Demokrasi diye ağzımızı açtık mı mangalda kül bırakmayız ama demokrasi yaka paça alaşağı edilirken de gıkımız çıkmaz...Ta ki 15 Temmuz'a kadar. FETÖ rezilliğine karşı tek vücut, tek yürek ve tek yumruk olduk, şehitler verdik ama geleceğimize ipotek koymak isteyen, bizi bir sömürgeye dönüştürmek için çabalayanları yok ettik.
Çok partili yaşama adım attıktan sadece on yıl sonra, yani 27 Mayıs 1960'da onurlu Türk subayı kimliğini üzerinden atıp uşak kimliğini sırtına geçirenler milletin oylarıyla seçilenleri tutukladılar, uyduruk bir mahkeme kurdular ve üç kişiyi astılar.
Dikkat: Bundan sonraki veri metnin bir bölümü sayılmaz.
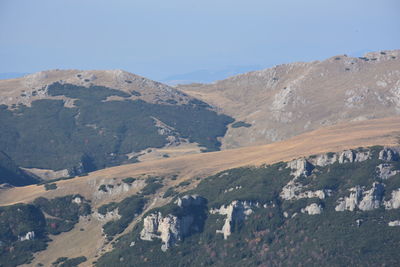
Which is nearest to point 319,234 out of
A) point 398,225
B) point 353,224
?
point 353,224

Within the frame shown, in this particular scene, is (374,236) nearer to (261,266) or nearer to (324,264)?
(324,264)

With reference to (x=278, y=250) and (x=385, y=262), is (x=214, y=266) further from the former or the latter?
(x=385, y=262)

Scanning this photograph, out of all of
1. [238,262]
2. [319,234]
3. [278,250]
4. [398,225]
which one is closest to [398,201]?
[398,225]

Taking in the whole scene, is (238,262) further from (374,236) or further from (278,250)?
(374,236)

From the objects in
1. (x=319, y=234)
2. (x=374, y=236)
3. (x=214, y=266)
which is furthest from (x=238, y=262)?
(x=374, y=236)

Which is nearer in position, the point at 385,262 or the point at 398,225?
the point at 385,262

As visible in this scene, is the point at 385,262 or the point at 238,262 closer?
the point at 385,262

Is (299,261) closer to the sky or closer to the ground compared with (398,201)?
closer to the ground
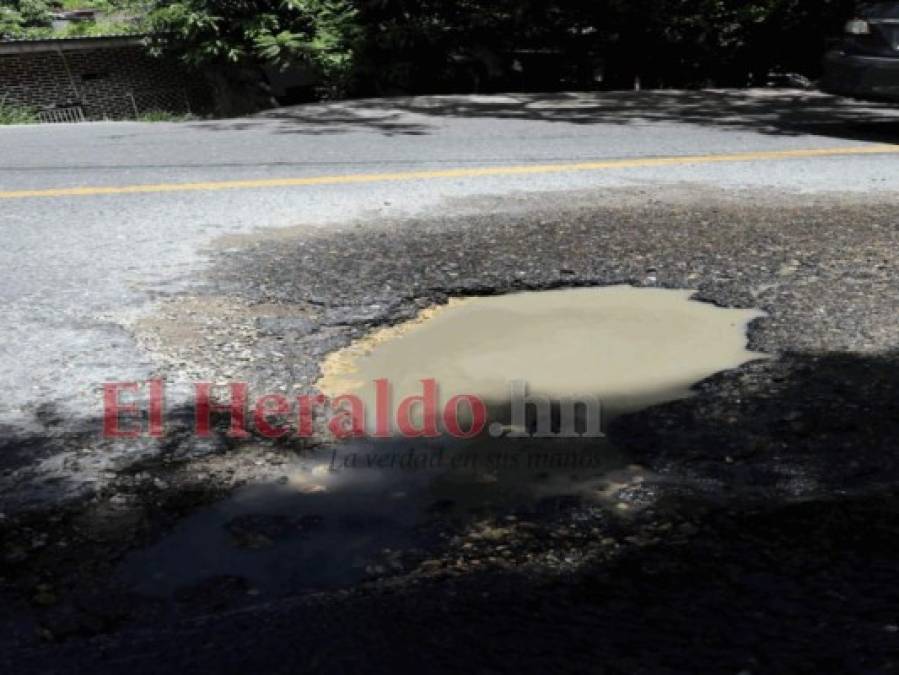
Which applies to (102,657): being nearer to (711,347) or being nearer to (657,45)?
(711,347)

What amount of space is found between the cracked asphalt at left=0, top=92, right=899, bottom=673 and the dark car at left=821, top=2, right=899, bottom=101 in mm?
1225

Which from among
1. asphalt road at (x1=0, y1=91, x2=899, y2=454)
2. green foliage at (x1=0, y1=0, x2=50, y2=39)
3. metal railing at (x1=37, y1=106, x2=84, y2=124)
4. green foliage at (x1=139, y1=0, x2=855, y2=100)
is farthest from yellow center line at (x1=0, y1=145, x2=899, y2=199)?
green foliage at (x1=0, y1=0, x2=50, y2=39)

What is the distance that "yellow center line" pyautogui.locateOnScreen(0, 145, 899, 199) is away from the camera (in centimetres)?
757

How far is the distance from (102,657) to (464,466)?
1.40m

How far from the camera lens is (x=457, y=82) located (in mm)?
15602

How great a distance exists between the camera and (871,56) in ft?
30.7

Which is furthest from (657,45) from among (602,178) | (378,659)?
(378,659)

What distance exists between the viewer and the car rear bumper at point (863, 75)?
30.3 ft

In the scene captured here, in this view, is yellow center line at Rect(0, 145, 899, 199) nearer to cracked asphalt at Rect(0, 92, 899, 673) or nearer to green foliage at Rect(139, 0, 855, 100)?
cracked asphalt at Rect(0, 92, 899, 673)

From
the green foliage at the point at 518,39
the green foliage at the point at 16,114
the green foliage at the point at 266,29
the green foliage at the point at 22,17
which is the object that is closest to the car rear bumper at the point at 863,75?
the green foliage at the point at 518,39

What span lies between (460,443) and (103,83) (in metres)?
19.7

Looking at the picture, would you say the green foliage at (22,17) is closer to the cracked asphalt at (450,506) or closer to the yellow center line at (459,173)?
the cracked asphalt at (450,506)

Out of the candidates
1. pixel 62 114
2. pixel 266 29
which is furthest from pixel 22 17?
pixel 266 29

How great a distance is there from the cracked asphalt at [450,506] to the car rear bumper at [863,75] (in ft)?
3.97
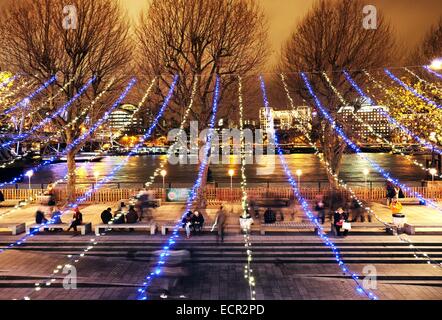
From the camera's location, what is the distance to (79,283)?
11.6 m

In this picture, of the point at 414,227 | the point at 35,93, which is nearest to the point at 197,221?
the point at 414,227

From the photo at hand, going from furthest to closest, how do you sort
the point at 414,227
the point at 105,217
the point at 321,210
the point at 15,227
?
the point at 321,210, the point at 105,217, the point at 15,227, the point at 414,227

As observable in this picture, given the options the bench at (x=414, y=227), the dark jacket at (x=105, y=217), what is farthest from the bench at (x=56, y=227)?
the bench at (x=414, y=227)

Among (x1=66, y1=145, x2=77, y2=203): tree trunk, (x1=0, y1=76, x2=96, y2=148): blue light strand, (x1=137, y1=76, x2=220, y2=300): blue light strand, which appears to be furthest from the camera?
(x1=66, y1=145, x2=77, y2=203): tree trunk

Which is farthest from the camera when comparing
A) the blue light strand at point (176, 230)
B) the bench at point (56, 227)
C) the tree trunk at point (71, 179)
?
the tree trunk at point (71, 179)

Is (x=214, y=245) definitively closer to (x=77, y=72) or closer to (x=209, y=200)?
(x=209, y=200)

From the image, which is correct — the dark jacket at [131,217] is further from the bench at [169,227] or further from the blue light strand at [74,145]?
the blue light strand at [74,145]

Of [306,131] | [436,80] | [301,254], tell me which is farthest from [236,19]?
[301,254]

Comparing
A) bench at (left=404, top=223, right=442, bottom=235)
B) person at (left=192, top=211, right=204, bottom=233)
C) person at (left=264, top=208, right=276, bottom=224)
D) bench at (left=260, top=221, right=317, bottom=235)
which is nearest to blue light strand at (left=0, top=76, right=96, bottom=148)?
Answer: person at (left=192, top=211, right=204, bottom=233)

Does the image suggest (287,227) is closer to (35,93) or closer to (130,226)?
(130,226)

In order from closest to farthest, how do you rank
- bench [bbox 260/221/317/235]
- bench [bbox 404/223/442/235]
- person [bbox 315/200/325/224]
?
1. bench [bbox 404/223/442/235]
2. bench [bbox 260/221/317/235]
3. person [bbox 315/200/325/224]

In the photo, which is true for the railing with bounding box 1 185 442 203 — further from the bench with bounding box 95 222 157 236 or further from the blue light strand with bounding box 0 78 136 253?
the bench with bounding box 95 222 157 236
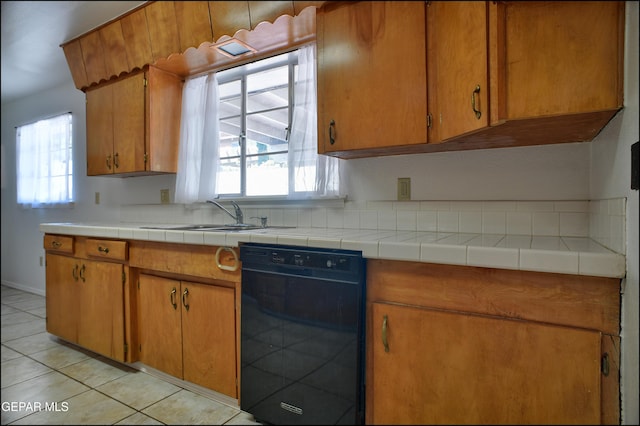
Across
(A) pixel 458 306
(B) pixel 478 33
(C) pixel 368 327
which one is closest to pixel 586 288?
(A) pixel 458 306

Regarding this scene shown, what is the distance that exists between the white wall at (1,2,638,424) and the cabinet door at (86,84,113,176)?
311 mm

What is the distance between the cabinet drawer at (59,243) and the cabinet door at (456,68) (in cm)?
244

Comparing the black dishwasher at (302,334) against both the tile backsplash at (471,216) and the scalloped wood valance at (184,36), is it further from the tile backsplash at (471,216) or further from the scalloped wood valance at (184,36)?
the scalloped wood valance at (184,36)

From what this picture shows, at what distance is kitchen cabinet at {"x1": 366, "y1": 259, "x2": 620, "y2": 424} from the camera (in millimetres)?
945

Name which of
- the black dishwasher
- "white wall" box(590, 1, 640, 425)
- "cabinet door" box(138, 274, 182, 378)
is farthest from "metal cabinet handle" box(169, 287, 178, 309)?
"white wall" box(590, 1, 640, 425)

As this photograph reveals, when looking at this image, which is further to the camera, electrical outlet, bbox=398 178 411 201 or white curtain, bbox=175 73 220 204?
white curtain, bbox=175 73 220 204

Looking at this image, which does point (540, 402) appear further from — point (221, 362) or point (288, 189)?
point (288, 189)

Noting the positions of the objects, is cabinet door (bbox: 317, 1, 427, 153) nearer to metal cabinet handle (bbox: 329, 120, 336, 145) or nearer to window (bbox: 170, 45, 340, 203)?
metal cabinet handle (bbox: 329, 120, 336, 145)

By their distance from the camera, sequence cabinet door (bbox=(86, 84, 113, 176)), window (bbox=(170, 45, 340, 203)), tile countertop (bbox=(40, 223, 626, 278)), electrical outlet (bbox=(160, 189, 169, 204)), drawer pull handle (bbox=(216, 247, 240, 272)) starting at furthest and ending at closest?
1. electrical outlet (bbox=(160, 189, 169, 204))
2. cabinet door (bbox=(86, 84, 113, 176))
3. window (bbox=(170, 45, 340, 203))
4. drawer pull handle (bbox=(216, 247, 240, 272))
5. tile countertop (bbox=(40, 223, 626, 278))

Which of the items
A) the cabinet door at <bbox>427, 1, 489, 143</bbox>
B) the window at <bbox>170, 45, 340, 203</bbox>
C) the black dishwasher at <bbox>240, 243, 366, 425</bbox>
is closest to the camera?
the cabinet door at <bbox>427, 1, 489, 143</bbox>

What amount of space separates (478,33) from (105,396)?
2.39m

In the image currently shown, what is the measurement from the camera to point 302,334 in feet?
4.44

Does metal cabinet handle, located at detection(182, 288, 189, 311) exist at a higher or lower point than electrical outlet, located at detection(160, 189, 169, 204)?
lower

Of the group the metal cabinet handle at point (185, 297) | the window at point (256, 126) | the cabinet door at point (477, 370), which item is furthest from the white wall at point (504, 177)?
the metal cabinet handle at point (185, 297)
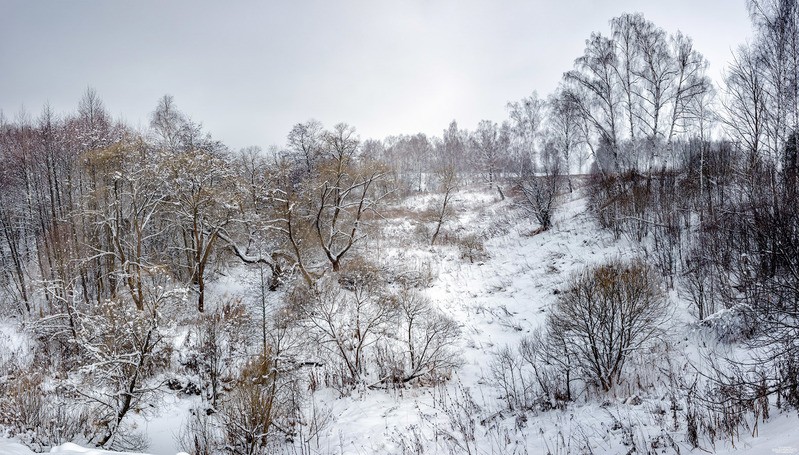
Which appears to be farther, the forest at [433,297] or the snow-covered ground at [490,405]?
the forest at [433,297]

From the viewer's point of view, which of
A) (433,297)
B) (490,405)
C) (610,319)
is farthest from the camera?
(433,297)

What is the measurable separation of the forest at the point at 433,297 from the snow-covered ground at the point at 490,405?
0.09 metres

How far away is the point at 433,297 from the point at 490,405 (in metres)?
7.78

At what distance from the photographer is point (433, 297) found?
16.7 meters

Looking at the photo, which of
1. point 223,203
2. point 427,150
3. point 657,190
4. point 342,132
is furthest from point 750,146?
point 427,150

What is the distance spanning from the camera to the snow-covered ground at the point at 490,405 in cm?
613

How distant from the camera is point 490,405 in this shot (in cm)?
903

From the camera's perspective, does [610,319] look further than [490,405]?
No

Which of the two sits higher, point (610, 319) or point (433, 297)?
point (610, 319)

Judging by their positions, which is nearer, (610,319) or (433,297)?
(610,319)

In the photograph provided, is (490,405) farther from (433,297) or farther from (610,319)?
(433,297)

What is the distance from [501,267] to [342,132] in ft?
38.6

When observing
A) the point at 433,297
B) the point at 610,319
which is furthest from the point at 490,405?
the point at 433,297

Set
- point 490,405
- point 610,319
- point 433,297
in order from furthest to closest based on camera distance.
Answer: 1. point 433,297
2. point 490,405
3. point 610,319
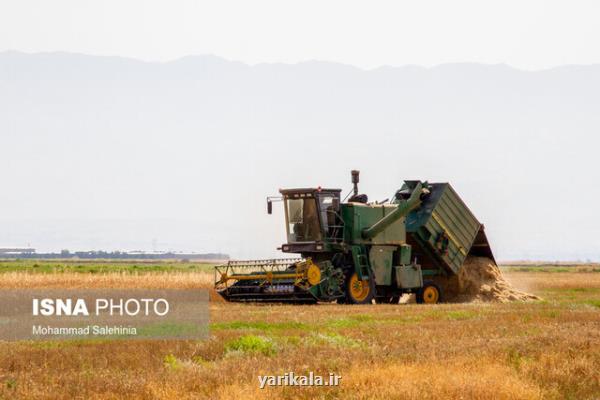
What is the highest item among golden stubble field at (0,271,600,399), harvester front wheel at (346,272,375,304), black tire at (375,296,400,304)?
harvester front wheel at (346,272,375,304)

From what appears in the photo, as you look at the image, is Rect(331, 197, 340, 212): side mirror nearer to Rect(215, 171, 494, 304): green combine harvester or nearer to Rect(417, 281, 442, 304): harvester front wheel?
Rect(215, 171, 494, 304): green combine harvester

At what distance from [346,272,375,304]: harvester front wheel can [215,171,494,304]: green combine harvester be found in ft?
0.11

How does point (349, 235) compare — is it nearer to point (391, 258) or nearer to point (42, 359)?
point (391, 258)

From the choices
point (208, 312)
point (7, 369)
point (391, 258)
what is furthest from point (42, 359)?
point (391, 258)

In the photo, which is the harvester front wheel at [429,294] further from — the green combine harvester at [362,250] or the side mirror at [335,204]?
the side mirror at [335,204]

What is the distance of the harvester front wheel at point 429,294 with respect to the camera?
36062 millimetres

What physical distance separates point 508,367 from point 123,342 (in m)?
6.95

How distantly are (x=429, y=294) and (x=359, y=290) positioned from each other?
A: 326cm

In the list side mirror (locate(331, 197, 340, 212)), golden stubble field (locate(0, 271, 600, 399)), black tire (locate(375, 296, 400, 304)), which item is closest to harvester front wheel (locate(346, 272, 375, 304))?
black tire (locate(375, 296, 400, 304))

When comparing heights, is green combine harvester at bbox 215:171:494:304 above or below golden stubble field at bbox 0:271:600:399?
above

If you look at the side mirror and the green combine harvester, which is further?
the side mirror

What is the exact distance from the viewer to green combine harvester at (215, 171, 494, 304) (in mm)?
33094

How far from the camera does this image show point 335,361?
15.0m

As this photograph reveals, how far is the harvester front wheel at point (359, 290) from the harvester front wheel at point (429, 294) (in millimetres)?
2343
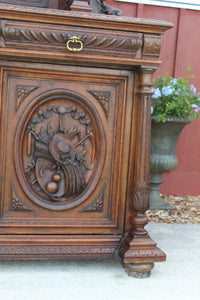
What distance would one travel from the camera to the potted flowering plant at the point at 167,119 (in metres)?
2.94

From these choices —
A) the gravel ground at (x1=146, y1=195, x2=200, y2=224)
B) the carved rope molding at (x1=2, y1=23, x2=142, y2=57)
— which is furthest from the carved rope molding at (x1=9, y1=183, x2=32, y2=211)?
the gravel ground at (x1=146, y1=195, x2=200, y2=224)

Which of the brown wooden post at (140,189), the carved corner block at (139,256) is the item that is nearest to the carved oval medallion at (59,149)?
the brown wooden post at (140,189)

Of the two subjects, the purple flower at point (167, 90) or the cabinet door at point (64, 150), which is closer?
the cabinet door at point (64, 150)

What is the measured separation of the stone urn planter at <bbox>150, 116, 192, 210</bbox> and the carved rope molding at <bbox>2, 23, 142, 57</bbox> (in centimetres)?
120

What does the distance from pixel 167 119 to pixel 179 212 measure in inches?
30.0

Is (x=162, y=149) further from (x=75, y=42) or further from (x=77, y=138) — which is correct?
(x=75, y=42)

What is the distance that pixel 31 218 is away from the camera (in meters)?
1.88

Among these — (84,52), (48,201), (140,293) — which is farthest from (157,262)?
(84,52)

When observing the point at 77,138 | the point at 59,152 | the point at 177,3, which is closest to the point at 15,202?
the point at 59,152

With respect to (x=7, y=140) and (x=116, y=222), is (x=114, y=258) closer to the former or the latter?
(x=116, y=222)

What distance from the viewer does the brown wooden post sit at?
189cm

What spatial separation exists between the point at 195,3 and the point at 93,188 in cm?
223

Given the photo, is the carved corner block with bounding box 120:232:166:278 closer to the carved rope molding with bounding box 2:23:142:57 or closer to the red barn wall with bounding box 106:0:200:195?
the carved rope molding with bounding box 2:23:142:57

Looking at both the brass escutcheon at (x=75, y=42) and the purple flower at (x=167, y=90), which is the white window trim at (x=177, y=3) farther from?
the brass escutcheon at (x=75, y=42)
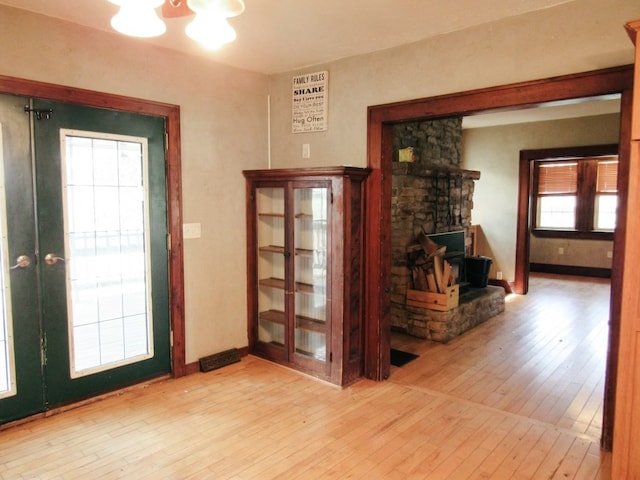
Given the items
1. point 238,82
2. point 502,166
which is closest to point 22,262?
point 238,82

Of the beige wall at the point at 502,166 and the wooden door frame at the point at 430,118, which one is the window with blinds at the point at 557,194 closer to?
the beige wall at the point at 502,166

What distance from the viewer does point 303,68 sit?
388 cm

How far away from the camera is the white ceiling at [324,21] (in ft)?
8.60

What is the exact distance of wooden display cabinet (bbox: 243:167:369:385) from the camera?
342 centimetres

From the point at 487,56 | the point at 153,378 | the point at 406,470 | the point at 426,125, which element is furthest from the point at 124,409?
the point at 426,125

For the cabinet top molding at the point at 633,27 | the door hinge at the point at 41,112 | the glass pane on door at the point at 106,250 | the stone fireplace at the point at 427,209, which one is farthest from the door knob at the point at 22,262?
the cabinet top molding at the point at 633,27

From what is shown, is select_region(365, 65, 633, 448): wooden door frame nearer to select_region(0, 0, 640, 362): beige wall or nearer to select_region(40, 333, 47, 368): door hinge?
select_region(0, 0, 640, 362): beige wall

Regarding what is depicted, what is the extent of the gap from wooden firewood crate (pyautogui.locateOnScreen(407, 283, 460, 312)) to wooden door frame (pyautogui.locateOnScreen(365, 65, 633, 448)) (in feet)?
4.01

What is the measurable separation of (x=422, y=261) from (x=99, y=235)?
3.21 m

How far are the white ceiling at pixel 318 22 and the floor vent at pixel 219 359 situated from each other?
8.20 feet

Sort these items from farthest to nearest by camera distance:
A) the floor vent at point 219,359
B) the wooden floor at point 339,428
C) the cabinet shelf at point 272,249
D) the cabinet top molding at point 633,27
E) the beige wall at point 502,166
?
the beige wall at point 502,166
the cabinet shelf at point 272,249
the floor vent at point 219,359
the wooden floor at point 339,428
the cabinet top molding at point 633,27

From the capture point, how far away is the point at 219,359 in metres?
3.84

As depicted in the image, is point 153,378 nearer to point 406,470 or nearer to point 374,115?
point 406,470

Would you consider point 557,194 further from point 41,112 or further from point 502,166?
point 41,112
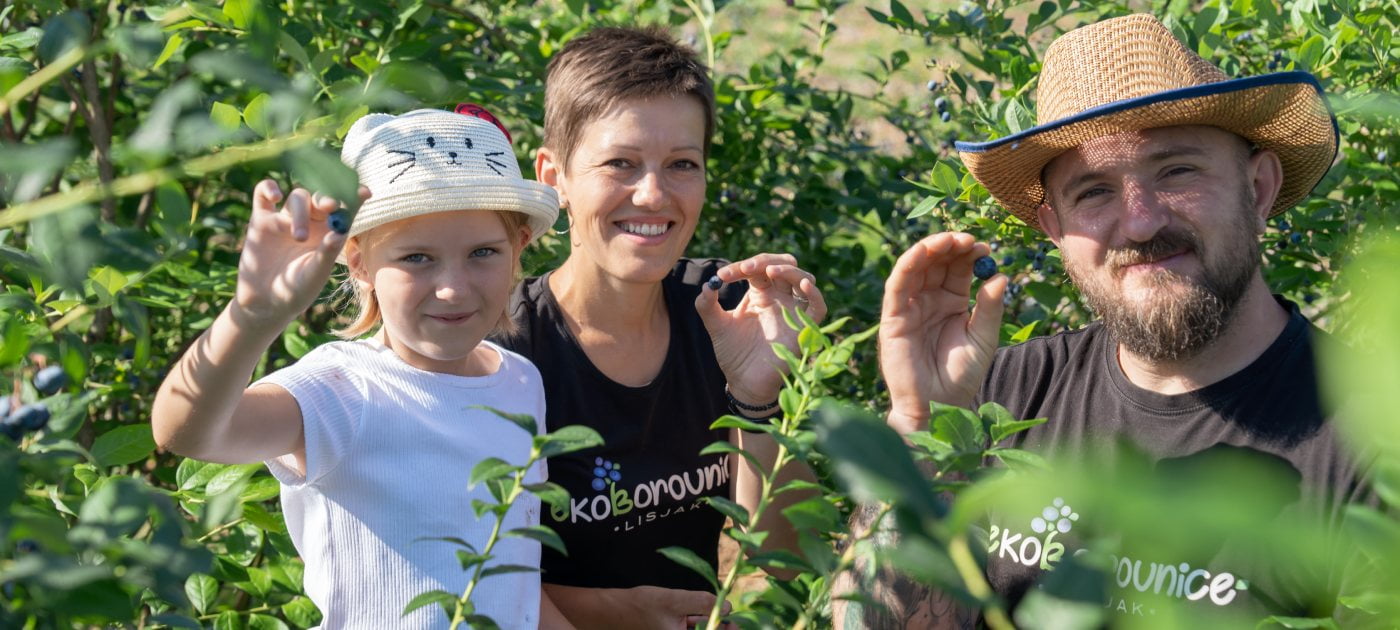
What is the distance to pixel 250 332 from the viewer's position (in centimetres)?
134

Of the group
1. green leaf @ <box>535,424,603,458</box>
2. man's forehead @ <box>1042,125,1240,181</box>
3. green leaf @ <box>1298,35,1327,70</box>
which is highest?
green leaf @ <box>1298,35,1327,70</box>

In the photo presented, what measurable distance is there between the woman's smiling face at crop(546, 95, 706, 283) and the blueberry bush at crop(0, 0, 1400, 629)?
0.35 m

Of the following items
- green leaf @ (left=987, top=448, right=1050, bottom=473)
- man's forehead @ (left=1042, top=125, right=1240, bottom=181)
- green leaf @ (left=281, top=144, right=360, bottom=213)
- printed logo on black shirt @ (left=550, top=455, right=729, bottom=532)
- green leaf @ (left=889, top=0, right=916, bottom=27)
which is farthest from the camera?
green leaf @ (left=889, top=0, right=916, bottom=27)

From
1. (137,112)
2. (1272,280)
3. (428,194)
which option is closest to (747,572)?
(428,194)

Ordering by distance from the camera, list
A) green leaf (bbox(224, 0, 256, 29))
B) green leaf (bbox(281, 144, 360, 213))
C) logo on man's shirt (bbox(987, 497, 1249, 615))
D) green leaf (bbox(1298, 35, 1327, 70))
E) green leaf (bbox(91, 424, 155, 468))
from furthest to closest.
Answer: green leaf (bbox(1298, 35, 1327, 70)) < green leaf (bbox(224, 0, 256, 29)) < logo on man's shirt (bbox(987, 497, 1249, 615)) < green leaf (bbox(91, 424, 155, 468)) < green leaf (bbox(281, 144, 360, 213))

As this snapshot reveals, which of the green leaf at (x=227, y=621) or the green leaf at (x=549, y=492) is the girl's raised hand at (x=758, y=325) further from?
the green leaf at (x=549, y=492)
Bahane hazırdı. "Menderes demokrasiyi ortadan kaldıracak!" Ülkeyi artık milletin vekillerinin yönetmesini içine sindiremeyen, "biz bu vatanı ayağı çarıklılardan, cahillerden kurtaracağız" gibi hiç bir anlamı olmayan prangalı laflar ederek üniversite hocalarını, hukukçuları ve öğrencileri sokaklara döktüler. Rahmetli Menderes'in öfkeyle söylediği "ben istersem orduyu yedek subaylarla bile yönetirim" cümlesini alıp kendilerine bayrak yaptılar ve bunun "büyük Atatürk'e yönelik bir hakaret olduğunu" söylemekten de çekinmediler!
Derken 1954 yılının Kasım ayında Tuzla Uçaksavar okulunda Yüzbaşılar Dündar Seyhan ve Orhan Kabibay Menderes'e karşı cunta kurdular. Daha sonra binbaşılar ve yüzbaşıların da katılımıyla çekirdek kadro oluşturuldu ve daha da büyüdü.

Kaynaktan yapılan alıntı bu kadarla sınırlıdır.